A second use of smartcard data is to determine bus trip target attainment during the 14-week intervention phase, with Metro Tasmania allocating credit to participants meeting the targets—a feasible and acceptable process to participants and Metro Tasmania established in trips4health [18]. Bus trip credit will be commensurate with fare type (e.g. Adult, Adult Concession, Child/student; across zones 1–3). Participants will be notified via a weekly email whether they met their target, (any) credit they will receive and the next target.
A final use of smartcard data will be to determine any bus use change within and between the control and intervention groups.
Smartcard data collected will include: smartcard number; date, time and fare amount charged ($) at each boarding.
Surveys
4.9.3
Surveys will be electronic, with hard copies provided upon request. The surveys will include physical activity (T1, T2, T3), demographic (T1, T2, T3), health (T1, T2, T3), travel (T1, T2, T3), and changing circumstances (T2, T3) questions. The surveys have been adapted for young people as appropriate—removing questions suitable for adults only (e.g. marital status, height/weight, certain health conditions/behaviours) or including questions relevant to young people only (e.g. physical activity within the school setting).
- •Physical activity questions: The International Physical Activity Questionnaire – Long form (IPAQ-L) is reliable and widely used and will capture transport-related, leisure time, occupational, domestic and total physical activity and sedentary time at T1, T2 and T3 [42]. For young people only, questions related to physical activity within the school setting from the IPAQ-A were included [43].
- •Demographic questions: At T1 only: gender, date of birth, and language spoken at home. At T1, T2 and T3: highest level of education, student status, employment status, household composition, residential and work/study address, and income.
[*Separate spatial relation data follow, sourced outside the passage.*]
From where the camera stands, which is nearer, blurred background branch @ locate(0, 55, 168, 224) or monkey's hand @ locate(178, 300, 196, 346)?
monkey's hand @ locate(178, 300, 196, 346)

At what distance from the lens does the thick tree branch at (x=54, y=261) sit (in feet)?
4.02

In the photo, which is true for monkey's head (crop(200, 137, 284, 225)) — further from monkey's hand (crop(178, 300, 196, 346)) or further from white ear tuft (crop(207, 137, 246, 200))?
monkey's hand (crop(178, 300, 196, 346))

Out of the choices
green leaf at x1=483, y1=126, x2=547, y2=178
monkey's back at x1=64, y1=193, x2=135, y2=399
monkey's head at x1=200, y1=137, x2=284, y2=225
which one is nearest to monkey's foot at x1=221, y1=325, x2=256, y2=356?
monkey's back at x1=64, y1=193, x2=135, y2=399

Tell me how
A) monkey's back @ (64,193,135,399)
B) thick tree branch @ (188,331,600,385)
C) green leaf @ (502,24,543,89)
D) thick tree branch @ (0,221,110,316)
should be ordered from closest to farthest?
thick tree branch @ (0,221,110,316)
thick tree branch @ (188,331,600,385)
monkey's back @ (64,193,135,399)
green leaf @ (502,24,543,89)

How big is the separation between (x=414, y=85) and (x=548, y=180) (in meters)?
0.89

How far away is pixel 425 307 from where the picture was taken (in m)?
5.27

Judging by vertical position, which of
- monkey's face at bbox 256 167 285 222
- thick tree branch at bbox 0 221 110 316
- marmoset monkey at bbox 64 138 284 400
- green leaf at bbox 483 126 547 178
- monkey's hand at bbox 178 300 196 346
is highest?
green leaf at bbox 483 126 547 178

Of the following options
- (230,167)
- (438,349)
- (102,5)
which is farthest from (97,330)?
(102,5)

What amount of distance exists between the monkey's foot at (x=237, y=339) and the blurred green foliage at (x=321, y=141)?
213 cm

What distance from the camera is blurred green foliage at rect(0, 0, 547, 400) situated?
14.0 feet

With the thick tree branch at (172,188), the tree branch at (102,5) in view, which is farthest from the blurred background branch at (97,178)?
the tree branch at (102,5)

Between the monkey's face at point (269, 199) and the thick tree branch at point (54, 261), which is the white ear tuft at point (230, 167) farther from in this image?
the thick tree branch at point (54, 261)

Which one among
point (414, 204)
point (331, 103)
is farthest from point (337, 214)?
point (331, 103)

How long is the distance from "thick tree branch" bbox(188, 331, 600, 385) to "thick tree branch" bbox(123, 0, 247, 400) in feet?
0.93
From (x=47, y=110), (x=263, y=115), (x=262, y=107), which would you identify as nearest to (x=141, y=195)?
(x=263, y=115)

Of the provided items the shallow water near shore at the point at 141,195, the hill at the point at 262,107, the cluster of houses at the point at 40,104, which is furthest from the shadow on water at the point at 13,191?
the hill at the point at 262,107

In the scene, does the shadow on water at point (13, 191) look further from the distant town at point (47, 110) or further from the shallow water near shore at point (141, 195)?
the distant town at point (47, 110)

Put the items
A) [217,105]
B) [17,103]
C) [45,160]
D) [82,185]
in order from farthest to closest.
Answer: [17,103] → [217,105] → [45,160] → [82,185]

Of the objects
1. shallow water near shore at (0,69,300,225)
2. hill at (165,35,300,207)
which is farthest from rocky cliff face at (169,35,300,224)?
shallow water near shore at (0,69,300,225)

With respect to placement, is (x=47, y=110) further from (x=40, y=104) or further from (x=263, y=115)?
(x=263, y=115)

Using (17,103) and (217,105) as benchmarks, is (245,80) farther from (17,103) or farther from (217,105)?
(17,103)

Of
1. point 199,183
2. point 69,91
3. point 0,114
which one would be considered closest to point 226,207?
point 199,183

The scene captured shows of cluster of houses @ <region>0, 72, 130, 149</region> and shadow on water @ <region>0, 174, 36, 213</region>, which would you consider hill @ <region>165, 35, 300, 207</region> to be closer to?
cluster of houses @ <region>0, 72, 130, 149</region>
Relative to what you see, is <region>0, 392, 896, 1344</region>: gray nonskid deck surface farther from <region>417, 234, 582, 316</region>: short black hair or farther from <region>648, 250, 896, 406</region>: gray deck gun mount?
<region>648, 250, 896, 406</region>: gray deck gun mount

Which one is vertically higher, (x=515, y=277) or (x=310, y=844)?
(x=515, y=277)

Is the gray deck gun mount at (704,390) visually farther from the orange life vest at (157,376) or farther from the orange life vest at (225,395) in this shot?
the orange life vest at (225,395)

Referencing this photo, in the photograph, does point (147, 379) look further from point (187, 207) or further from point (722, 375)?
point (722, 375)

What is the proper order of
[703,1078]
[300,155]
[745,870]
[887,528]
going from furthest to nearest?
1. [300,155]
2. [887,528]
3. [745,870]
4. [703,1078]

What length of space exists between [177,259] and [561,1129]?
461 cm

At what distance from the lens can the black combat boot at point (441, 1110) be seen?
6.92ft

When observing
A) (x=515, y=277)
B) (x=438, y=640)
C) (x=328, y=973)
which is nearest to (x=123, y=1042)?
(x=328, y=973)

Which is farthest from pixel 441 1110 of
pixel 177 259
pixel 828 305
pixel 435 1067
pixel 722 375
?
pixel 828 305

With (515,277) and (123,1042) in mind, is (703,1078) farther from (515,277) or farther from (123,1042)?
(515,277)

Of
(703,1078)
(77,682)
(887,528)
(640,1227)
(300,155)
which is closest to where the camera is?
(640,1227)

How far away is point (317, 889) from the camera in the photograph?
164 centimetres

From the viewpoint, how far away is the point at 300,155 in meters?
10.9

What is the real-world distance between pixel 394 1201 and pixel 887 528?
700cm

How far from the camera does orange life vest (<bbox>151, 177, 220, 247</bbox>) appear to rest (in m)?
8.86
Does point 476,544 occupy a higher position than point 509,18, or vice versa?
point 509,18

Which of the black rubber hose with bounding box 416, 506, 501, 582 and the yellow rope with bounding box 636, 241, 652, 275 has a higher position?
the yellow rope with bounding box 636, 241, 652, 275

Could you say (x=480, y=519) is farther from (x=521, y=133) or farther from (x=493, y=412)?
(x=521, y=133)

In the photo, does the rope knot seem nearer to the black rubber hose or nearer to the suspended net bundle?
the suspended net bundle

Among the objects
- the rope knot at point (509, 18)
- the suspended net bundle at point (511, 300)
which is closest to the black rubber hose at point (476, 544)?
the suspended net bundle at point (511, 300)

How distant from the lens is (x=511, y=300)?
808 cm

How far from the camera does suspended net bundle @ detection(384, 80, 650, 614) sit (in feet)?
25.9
Additionally, adults at T1, T2 and T3 will be asked about marital status and work from home arrangements.
- •Health-related questions: Adult participants only: height and weight using standard measures; if they have ever (and if current) been told by a doctor that they have high blood pressure, heart disease, stroke, diabetes, cancer, osteoporosis, depression or anxiety, or arthritis (Tasmanian Population Health Survey items [44]); current smoking [44]; illness/injury/disability that limits physical activity or bus use. All participants will be asked to rate their health ranging from excellent to poor. Health-related data will be collected at T1, T2 and T3.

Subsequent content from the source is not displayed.